-- start of Extracted information --

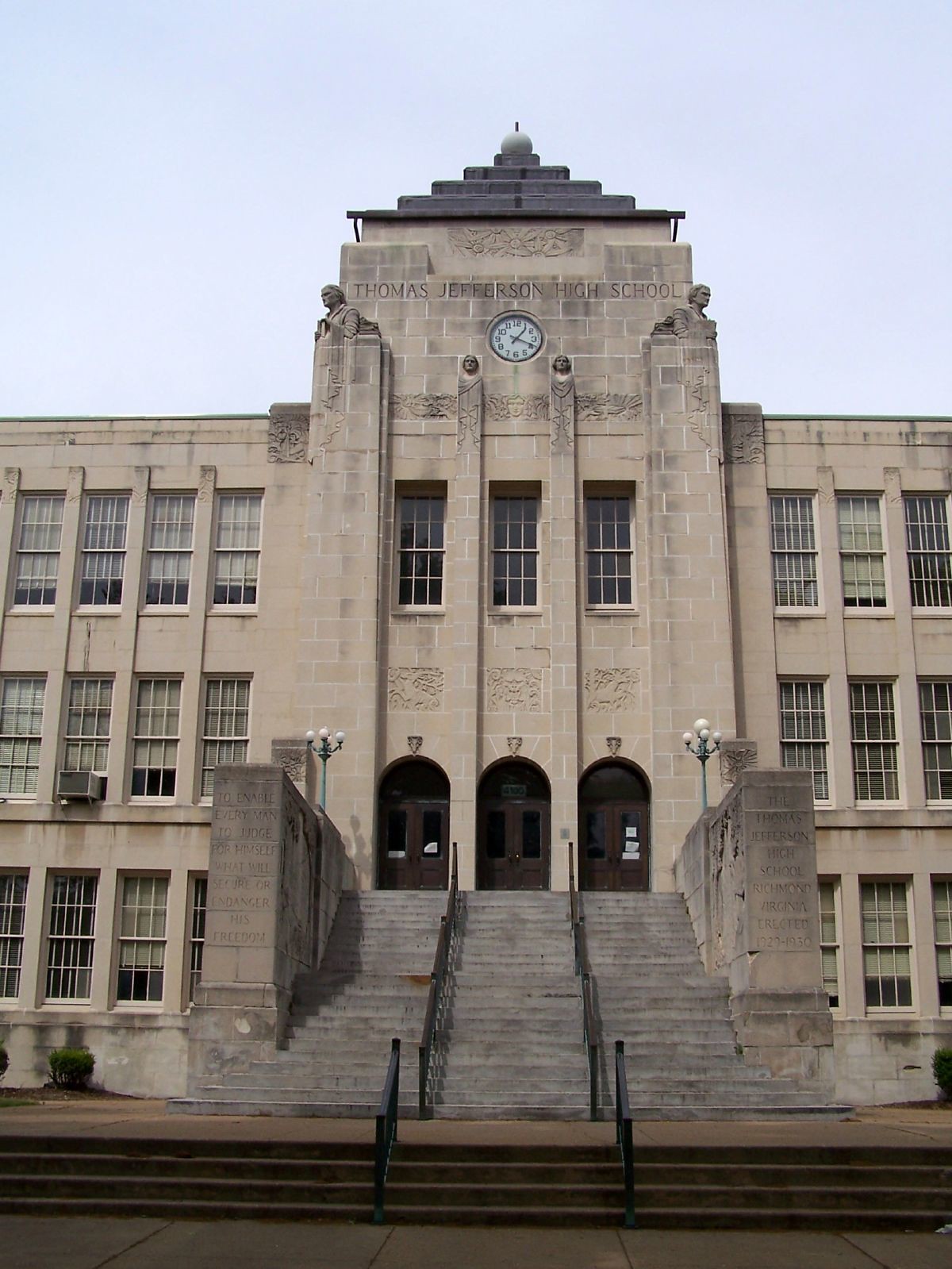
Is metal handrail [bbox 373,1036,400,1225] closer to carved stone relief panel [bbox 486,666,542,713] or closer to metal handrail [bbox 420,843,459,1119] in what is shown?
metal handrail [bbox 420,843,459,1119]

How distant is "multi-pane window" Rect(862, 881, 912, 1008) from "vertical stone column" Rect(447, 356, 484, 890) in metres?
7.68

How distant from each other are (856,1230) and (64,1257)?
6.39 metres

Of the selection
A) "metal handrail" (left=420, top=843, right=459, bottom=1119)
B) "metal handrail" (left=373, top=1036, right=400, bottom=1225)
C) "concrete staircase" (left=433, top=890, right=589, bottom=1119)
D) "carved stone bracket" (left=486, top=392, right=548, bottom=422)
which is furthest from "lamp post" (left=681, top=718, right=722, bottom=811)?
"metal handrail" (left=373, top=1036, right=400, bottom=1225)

-- end of Extracted information --

Job: Print every line of the records above word for word, leaving out the pictures.

Output of the task:
Is metal handrail [bbox 373,1036,400,1225] closer to carved stone relief panel [bbox 486,666,542,713] or closer to metal handrail [bbox 420,843,459,1119] in what is shown?
metal handrail [bbox 420,843,459,1119]

How distant is "multi-pane window" Rect(862, 881, 912, 1008) from "vertical stone column" Rect(447, 356, 484, 890) in metres?
7.68

How distant from each other are (856,1230) and (64,1257)?
6.39 metres

Of the selection
A) "metal handrail" (left=420, top=843, right=459, bottom=1119)
B) "metal handrail" (left=373, top=1036, right=400, bottom=1225)
C) "concrete staircase" (left=433, top=890, right=589, bottom=1119)
D) "carved stone bracket" (left=486, top=392, right=548, bottom=422)
which is furthest from "lamp post" (left=681, top=718, right=722, bottom=811)?
"metal handrail" (left=373, top=1036, right=400, bottom=1225)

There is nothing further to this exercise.